The correct explanation of de-doming form Dr.Jones can be found here. He also mentions common misconceptions of how it works. Many people have wrong ideas about it. 

In the end the following things will happen:
- the lux values of a flashlight will almost double
- around 10% less lumens (for Cree LEDs)
- the tint will become warmer, maybe around 1500K less than before
- the hotspot will get smaller


----------



## TEEJ (Sep 30, 2013)

The_Driver said:


> The correct explanation of de-doming form Dr.Jones can be found here. He also mentions common misconceptions of how it works. Many people have wrong ideas about it.
> 
> In the end the following things will happen:
> - the lux values of a flashlight will almost double
> ...



This sounds exactly like my impression as well.

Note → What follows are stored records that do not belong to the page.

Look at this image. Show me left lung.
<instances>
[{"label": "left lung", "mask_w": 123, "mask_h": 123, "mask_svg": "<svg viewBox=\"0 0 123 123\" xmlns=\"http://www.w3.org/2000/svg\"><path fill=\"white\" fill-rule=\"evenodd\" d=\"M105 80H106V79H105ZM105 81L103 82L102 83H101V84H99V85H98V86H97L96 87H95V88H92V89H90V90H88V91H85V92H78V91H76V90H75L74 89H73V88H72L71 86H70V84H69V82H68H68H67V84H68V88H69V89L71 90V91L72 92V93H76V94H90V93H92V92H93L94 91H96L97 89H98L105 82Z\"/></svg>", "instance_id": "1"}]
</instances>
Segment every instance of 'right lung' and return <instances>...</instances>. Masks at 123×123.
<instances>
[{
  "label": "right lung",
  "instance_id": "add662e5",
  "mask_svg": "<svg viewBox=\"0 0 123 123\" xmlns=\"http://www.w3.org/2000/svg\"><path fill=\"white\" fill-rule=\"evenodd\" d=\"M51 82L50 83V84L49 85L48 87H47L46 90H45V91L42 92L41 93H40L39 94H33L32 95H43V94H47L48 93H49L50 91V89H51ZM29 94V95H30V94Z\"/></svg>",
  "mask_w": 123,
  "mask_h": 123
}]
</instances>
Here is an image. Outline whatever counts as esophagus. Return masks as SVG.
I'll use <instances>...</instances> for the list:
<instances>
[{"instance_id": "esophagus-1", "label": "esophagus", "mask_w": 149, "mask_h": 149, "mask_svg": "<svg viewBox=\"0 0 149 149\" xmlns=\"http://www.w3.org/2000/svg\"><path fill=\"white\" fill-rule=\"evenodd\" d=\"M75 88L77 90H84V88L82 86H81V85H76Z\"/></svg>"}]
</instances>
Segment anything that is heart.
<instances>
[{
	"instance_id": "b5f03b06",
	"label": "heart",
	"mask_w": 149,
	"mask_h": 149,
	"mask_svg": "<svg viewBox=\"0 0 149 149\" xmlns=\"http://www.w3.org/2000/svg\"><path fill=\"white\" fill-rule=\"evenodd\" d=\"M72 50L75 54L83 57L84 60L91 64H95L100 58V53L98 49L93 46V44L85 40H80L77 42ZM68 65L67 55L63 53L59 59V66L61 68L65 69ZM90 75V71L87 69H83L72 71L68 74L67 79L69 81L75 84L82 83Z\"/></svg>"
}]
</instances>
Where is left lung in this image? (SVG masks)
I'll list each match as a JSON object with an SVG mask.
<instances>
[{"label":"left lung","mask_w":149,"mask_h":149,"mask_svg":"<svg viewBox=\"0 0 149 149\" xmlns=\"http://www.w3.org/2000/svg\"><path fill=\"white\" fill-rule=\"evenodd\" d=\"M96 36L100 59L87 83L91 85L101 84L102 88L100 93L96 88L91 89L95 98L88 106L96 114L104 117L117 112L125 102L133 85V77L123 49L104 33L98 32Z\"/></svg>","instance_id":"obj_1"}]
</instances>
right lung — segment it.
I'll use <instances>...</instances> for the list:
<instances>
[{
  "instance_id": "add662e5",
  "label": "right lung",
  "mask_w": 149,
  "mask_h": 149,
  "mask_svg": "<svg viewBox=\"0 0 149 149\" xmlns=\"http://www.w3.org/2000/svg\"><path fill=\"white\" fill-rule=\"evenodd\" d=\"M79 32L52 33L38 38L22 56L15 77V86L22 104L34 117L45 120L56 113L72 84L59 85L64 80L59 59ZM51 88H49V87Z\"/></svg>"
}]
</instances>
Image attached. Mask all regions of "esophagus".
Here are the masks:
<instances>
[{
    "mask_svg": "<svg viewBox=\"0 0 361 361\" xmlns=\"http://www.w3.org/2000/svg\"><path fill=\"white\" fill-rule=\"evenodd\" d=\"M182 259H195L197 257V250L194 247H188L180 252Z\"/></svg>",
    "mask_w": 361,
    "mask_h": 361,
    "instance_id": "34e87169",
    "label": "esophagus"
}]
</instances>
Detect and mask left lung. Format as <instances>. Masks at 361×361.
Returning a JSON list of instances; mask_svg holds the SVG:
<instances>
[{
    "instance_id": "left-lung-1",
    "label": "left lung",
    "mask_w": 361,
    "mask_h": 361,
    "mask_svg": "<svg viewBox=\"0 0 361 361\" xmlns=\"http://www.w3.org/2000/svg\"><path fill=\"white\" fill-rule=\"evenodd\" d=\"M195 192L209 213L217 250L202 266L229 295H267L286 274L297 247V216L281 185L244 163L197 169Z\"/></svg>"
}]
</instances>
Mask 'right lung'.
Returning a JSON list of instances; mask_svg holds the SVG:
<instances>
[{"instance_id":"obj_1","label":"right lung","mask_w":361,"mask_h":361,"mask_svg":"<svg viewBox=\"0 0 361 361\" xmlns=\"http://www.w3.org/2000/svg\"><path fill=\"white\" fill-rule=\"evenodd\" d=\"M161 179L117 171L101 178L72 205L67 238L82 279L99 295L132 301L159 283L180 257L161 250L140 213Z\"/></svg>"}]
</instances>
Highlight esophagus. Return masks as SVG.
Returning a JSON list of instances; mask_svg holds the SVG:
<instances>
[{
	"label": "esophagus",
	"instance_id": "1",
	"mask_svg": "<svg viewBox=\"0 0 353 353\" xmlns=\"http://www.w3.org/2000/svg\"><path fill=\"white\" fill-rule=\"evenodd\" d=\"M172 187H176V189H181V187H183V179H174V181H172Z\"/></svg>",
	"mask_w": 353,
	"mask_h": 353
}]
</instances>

I'll add that the spill and corona shrink as well depending on the type of light...with the impression being that the hot spot was augmented by output that was previously in the spill and corona...so as they are reduced, more lux is available for the hot spot.


----------



## The_Driver (Sep 30, 2013)

TEEJ said:


> This sounds exactly like my impression as well.
> 
> I'll add that the spill and corona shrink as well depending on the type of light...with the impression being that the hot spot was augmented by output that was previously in the spill and corona...so as they are reduced, more lux is available for the hot spot.



The hotspot becomes smaller because the apparent size of the die decreases (the dome magnifies the die). 
The lux values only go up because of one thing: the led is more intense than before => its luminance is higher. 
The led becomes more intense because light reflected off the surface of the die back into the led can be converted to white light again and emitted at a different angle by the phosphor. Removing the dome means that more light is reflected back and re-used (=> total internal reflection). 
This has to do with the refractive index of the phosphor and of the dome. Please read the explanation I linked to in my earlier post.


----------



## TEEJ (Sep 30, 2013)

The_Driver said:


> The hotspot becomes smaller because the apparent size of the die decreases (the dome magnifies the die).
> The lux values only go up because of one thing: the led is more intense than before => its luminance is higher.
> The led becomes more intense because light reflected off the surface of the die back into the led can be converted to white light again and emitted at a different angle by the phosphor. Removing the dome means that more light is reflected back and re-used (=> total internal reflection).
> This has to do with the refractive index of the phosphor and of the dome. Please read the explanation I linked to in my earlier post.



No question...I meant that the impression, as in, what you see when looking at the beams, in comparison...is that some of the the light that was in the corona and the spill was transferred to the hot spot, not that it was LITERALLY transferred.


----------



## The_Driver (Sep 30, 2013)

TEEJ said:


> No question...I meant that the impression, as in, what you see when looking at the beams, in comparison...is that some of the the light that was in the corona and the spill was transferred to the hot spot, not that it was LITERALLY transferred.



Ok, sorry. I misunderstood you 

Another effect in that sense: it makes a flashlight seem more powerful


----------



## TEEJ (Sep 30, 2013)

The_Driver said:


> Ok, sorry. I misunderstood you
> 
> Another effect in that sense: it makes a flashlight seem more powerful



LOL


Its always like that - the more glare it makes, the brighter its perceived as...almost w/o fail.


----------



## bshanahan14rulz (Sep 30, 2013)

Often, the "corona" of TIR based lights is simply an image of the die. If the die's apparent size from the lens' point of view gets smaller, then the image that the lens projects will be smaller too. 

On reflectored lights, not really sure where the "corona" comes from. Is just the texture of the reflector?


----------



## The_Driver (Sep 30, 2013)

bshanahan14rulz said:


> Often, the "corona" of TIR based lights is simply an image of the die. If the die's apparent size from the lens' point of view gets smaller, then the image that the lens projects will be smaller too.
> 
> On reflectored lights, not really sure where the "corona" comes from. Is just the texture of the reflector?



The square part of the beam is caused by the center part of the tir lenses. It is usually formed in (apsheric) lens like shape which projects an image of the led die. The round part of the spot is caused by the much bigger, outer part of the tir lenses. If you put a round piece of diffusion foil in the middle of the tir lens (on top or on the bottom) you can get rid of the square image.


----------